# Gay sites



## exguy (Feb 9, 2011)

Hello

I recently moved to Dubai (24 hours ago...) and it seems like some gay sites as gayromeo or manhunt are blocked, for some reason gaydar isn't... any ideas how to be able to access them as it seems possible?? Thanks


----------



## dizzyizzy (Mar 30, 2008)

Hi,

This can't be discussed in much detail here as accessing such content is illegal 

However if someone has any advise for exguy please feel send it to him by PM


----------



## BostoGuy (Mar 25, 2011)

Where does "family" hang out? Where will we make friends when we move there in a year?


----------



## dizzyizzy (Mar 30, 2008)

Bostoguy,

'The Submarine' seems to be the place.
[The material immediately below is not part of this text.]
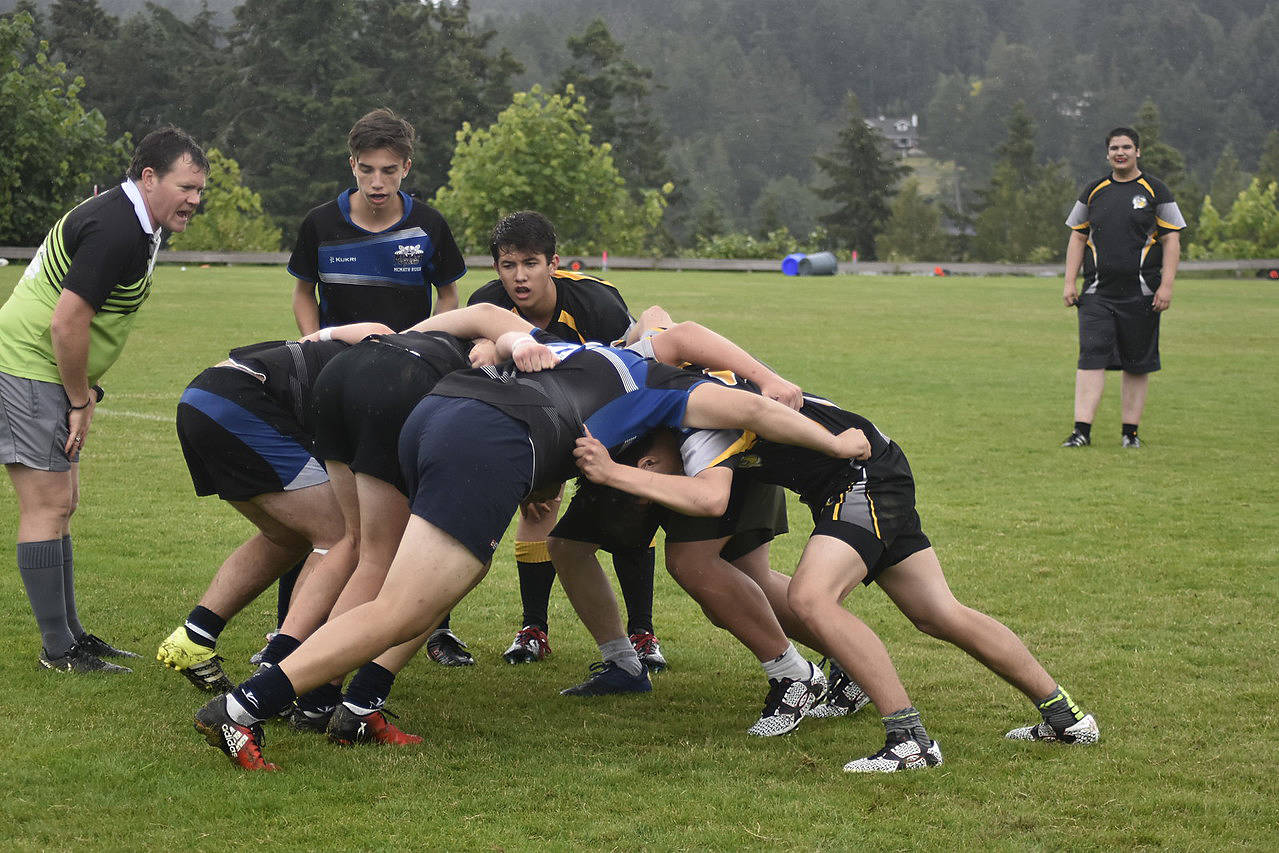 12296584_web1_boysrugby-12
Do a search on the forum


----------



## Moe78 (Oct 29, 2010)

Go to the Fitness First in Ibn Battuta, I am told that branch is your kind of gym  Some guys travel quite a distance to workout there.


----------



## BostoGuy (Mar 25, 2011)

Thanks Dizzy!


----------



## jander13 (Mar 12, 2009)

> Go to the Fitness First in Ibn Battuta, I am told that branch is your kind of gym Some guys travel quite a distance to workout there.


damn why wasn't i told this before!


----------



## Jynxgirl (Nov 27, 2009)

Someone should have told that guy who was moving over to be a manager of that gym.... would of been nice of us to give him a heads up what he was walking into  !!!!


----------



## Moe78 (Oct 29, 2010)

LOL i didn't know at the time, honest


----------



## Mr Rossi (May 16, 2009)

Jynxgirl said:


> Someone should have told that guy who was moving over to be a manager of that gym...


He knew already, all that posting on here to meet girls was just a cover.


----------